# TEXTE À LIRE

|---|

Ecce homo, par Philippe de Champaigne |
Il y a eu des hérétiques qui ont nié l'humanité de Jésus-Christ, comme il y en a eu qui ont nié sa divinité. Mais la meilleure preuve qu'il pouvait donner de son humanité, il l'a donnée en subissant le sort commun à tous les mortels.
Comme tous les fils d'Adam, il est mort ; et pour que personne n'en ignore, il a rendu le dernier soupir sur
une croix, aux portes d'une grande ville, en plein jour, au milieu d'une foule de spectateurs.
Il est mort après avoir subi toutes les ignominies, après avoir été flagellé et présenté au peuple sous ce titre qui supprimait jusqu'à son nom : Ecce Homo, voilà l'Homme!
Oui, c'était bien l'homme, type de faiblesse et d'impuissance que la mort tenait déjà sous sa main.
Et cependant, si Pilate avait raison de dire en présentant Jésus au peuple : Ecce Homo nous avons le droit de nous écrier même à cette heure où nous le voyons mourir : Deus! Ecce Deus!
Mais comment la divinité peut-elle nous apparaître dans ce fait essentiellement humain, la mort? Quels traits divins y signalerons-nous?
I. - Le premier qui frappe l'observateur dans les circonstances qui ont entouré la mort du Christ, c'est qu'il l'a prophétisée, annoncée à ses disciples, avec tous les détails qui devaient l'accompagner.
L'avenir pour l'homme c'est l'inconnu ; et nul ne peut dire combien de temps il doit vivre encore, à quelle date et de quelle manière il mourra.
Mais Jésus connaît sa destinée, parce qu'il est Dieu, et il veut en découvrir le douloureux secret à ses disciples. Il sait que sa mort sera pour eux l'effondrement de leurs espérances, et à différentes reprises il essaie de les préparer et de leur faire comprendre la nécessité de son sacrifice.

|---|

# DONNÉES DISPONIBLES
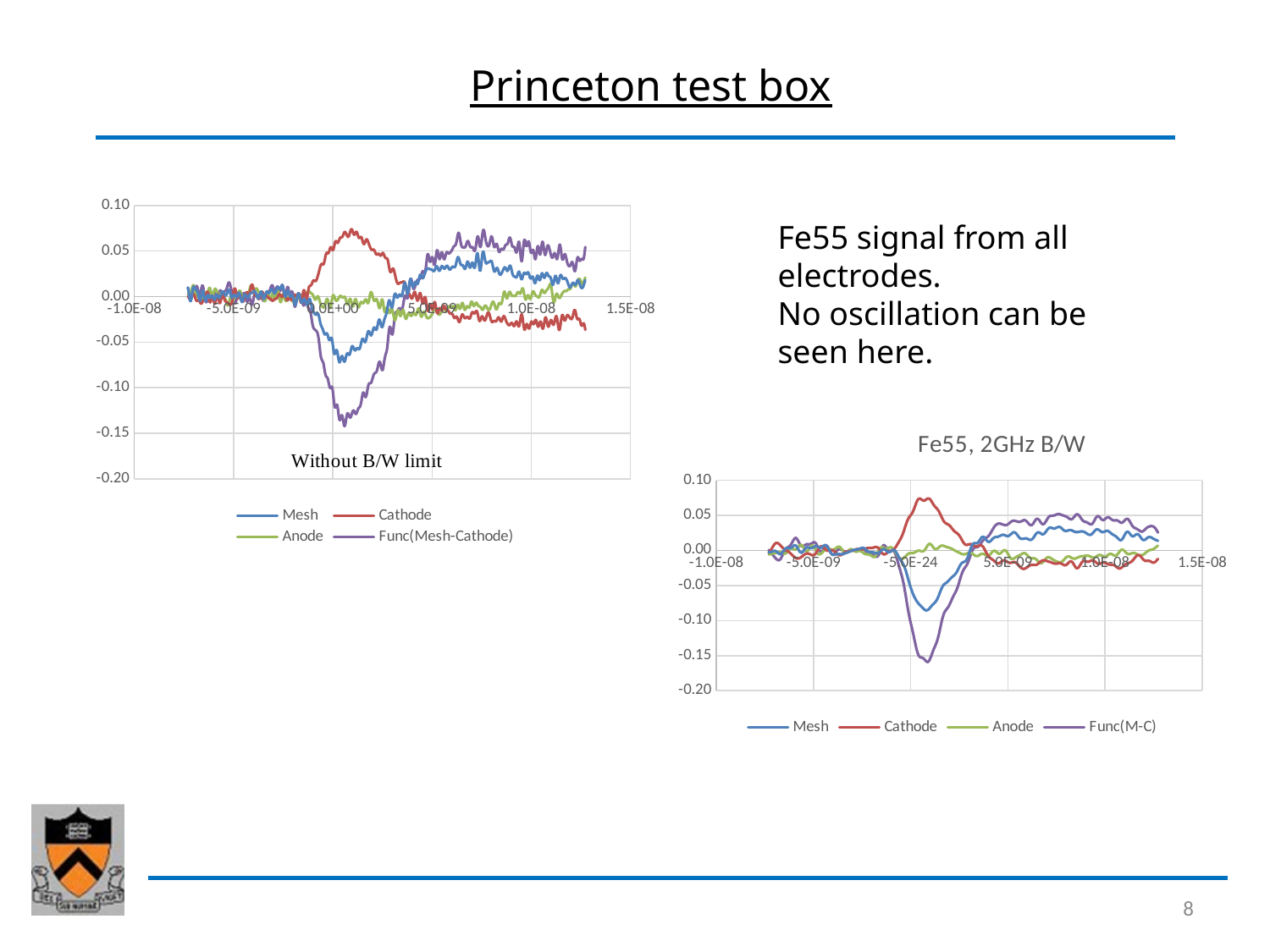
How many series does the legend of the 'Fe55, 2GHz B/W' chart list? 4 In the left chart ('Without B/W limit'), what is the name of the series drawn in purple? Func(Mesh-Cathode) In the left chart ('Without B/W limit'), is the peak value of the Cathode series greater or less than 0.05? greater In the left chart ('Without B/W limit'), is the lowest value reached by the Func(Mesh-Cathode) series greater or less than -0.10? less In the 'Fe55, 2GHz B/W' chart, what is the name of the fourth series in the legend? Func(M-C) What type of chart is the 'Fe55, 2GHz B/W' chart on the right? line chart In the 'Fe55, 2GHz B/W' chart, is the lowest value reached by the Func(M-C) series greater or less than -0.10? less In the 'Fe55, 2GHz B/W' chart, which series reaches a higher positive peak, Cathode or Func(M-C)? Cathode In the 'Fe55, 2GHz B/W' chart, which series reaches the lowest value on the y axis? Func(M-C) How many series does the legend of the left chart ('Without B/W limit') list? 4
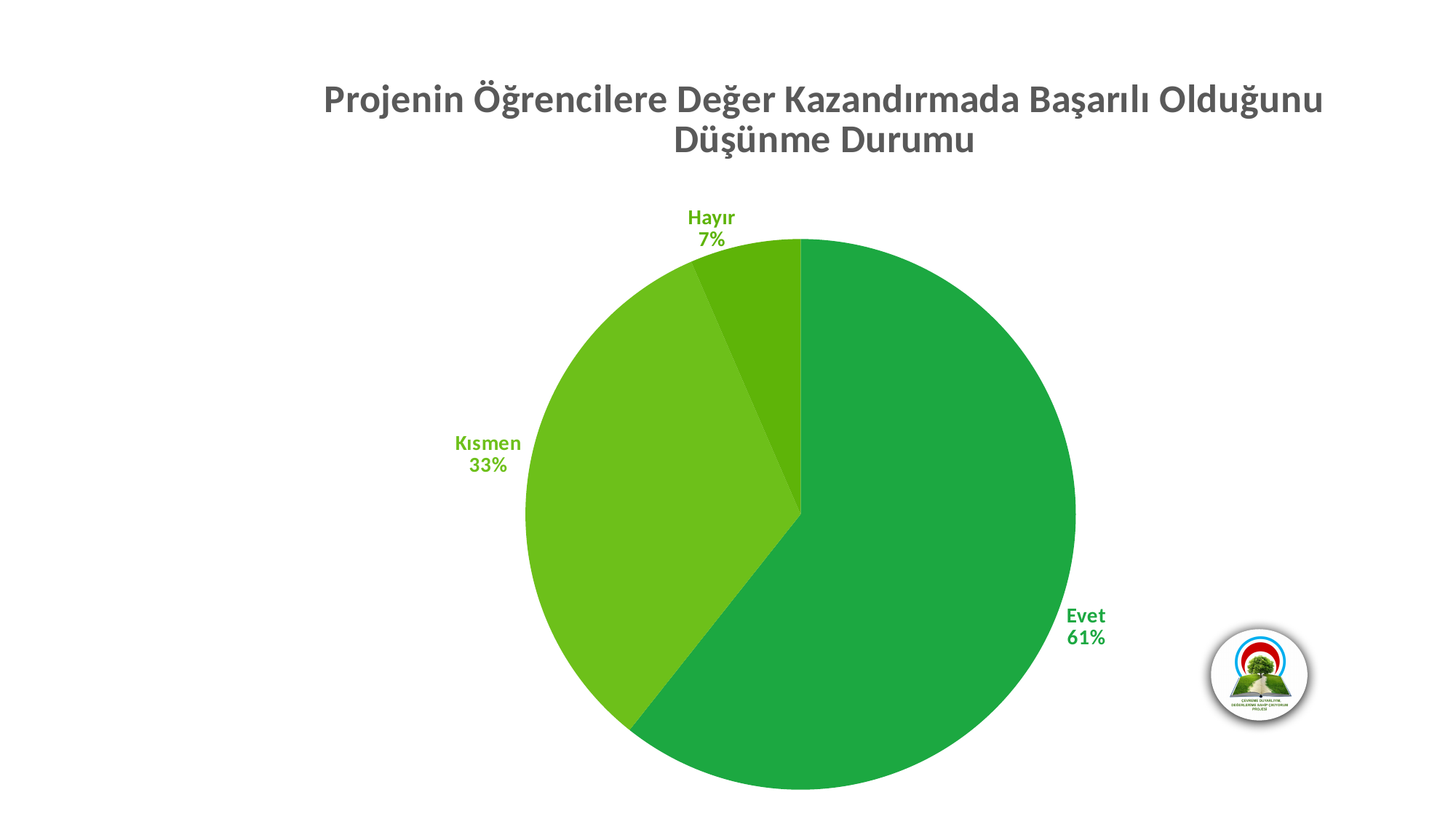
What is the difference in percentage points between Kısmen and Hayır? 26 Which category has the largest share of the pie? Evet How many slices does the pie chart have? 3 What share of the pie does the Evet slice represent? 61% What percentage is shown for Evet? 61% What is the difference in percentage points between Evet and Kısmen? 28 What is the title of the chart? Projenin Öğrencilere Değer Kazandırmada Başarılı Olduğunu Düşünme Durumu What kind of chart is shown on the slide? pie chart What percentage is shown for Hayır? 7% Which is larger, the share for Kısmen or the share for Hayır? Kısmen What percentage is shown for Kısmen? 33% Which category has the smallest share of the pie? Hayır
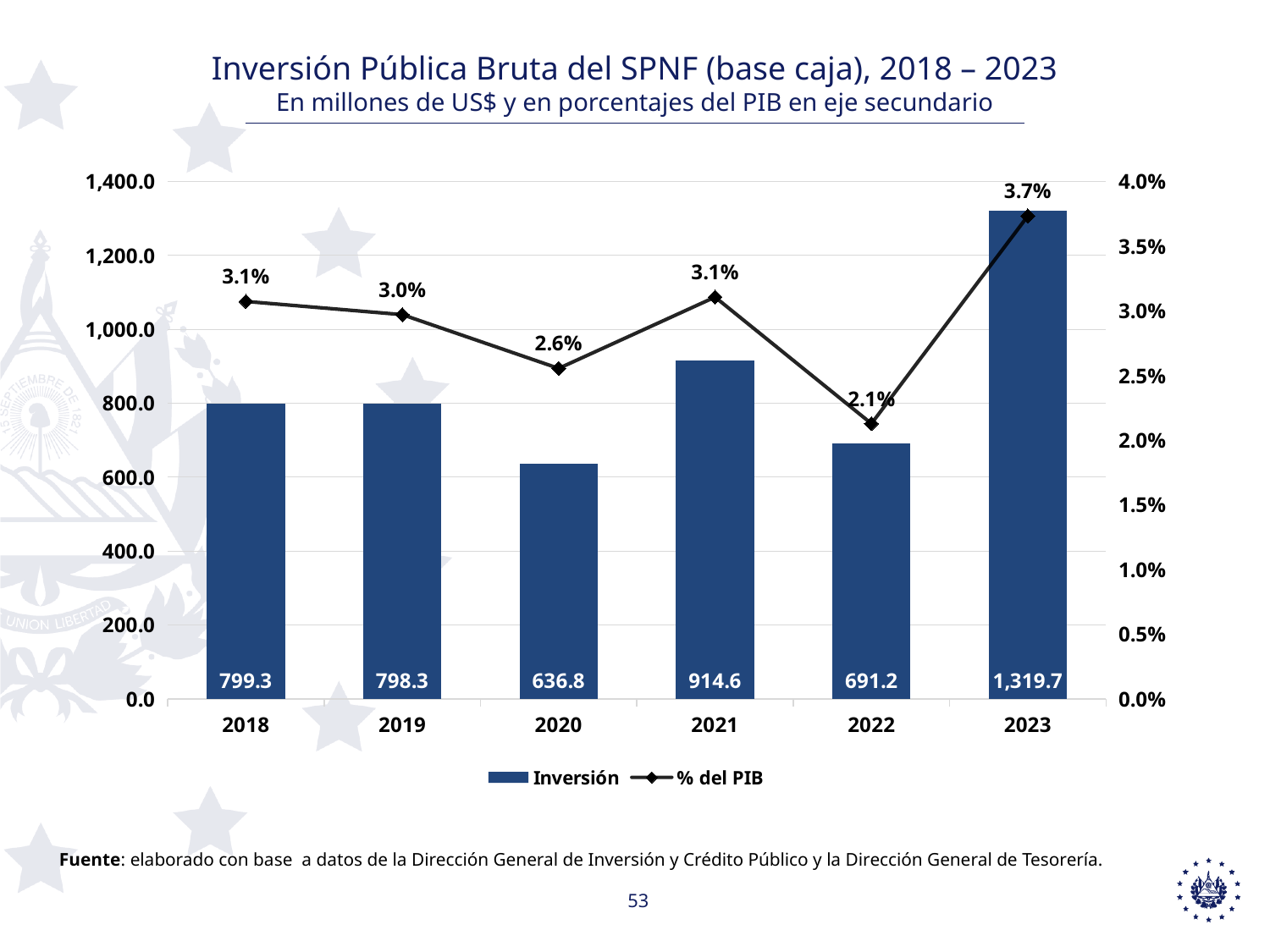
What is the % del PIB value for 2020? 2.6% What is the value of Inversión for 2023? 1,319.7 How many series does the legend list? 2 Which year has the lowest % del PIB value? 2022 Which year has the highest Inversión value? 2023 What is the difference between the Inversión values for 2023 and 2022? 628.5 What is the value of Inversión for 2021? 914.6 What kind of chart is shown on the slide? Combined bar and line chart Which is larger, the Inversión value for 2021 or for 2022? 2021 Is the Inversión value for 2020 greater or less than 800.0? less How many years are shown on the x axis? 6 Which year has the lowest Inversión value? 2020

|---|

# CONSIGNE
Écrivez la suite du texte sur la mort du Christ, en reprenant juste après sa dernière phrase. La liste n'a aucun rôle dans ce travail.

# RÉSULTAT
Plusieurs mois avant sa Passion, en Galilée, il leur dit « qu'il ira à Jérusalem, qu'il souffrira beaucoup de choses, qu'il sera rejeté par les Anciens, les Scribes et les Princes des prêtres, qu'il sera mis à mort et qu'il ressuscitera le troisième jour. »
Les disciples sont consternés, et Pierre, parlant au nom de tous, dit à son Maître : « Non, il ne faut pas qu'il en soit ainsi ; non, cela n'arrivera pas. »
Mais Jésus reprend Pierre durement, et il réaffirme qu'il faut qu'un Dieu souffre et meure pour sauver l'humanité. Bien plus, il faudra que les disciples souffrent et meurent pour le Maître.
Jésus voit déjà la croix dressée devant lui, et il leur dit : « Si quelqu'un veut venir après moi, qu'il prenne sa croix et qu'il me suive! »
Mais quelques jours après, Jésus était transfiguré sur le mont Thabor ; et les apôtres, témoins de sa puissance et de sa gloire, se reprenaient à espérer un Messie vainqueur, rétablissant le royaume d’Israël. C'est pourquoi Jésus descendu du Thabor leur dit, en cheminant vers Capharnaüm : « Mettez bien ces paroles dans votre cœur : Le Fils de l'homme doit être livré entre les mains des hommes ; ils le tueront et, le troisième jour après sa mort, il ressuscitera. »
La Transfiguration, par Rubens. |
Mais Jésus leur dit encore ces tristes paroles : « Nous montons à Jérusalem ; tout ce que les Prophètes ont écrit sur le Fils de l'homme va s'accomplir. Il sera livré aux Princes des prêtres, aux Scribes et aux Anciens, et ils le condamneront à mort. Ensuite, ils le livreront aux païens pour être insulté, flagellé et couvert de crachats ; et après qu'ils l'auront flagellé, ils le crucifieront ; et le troisième jour il ressuscitera. »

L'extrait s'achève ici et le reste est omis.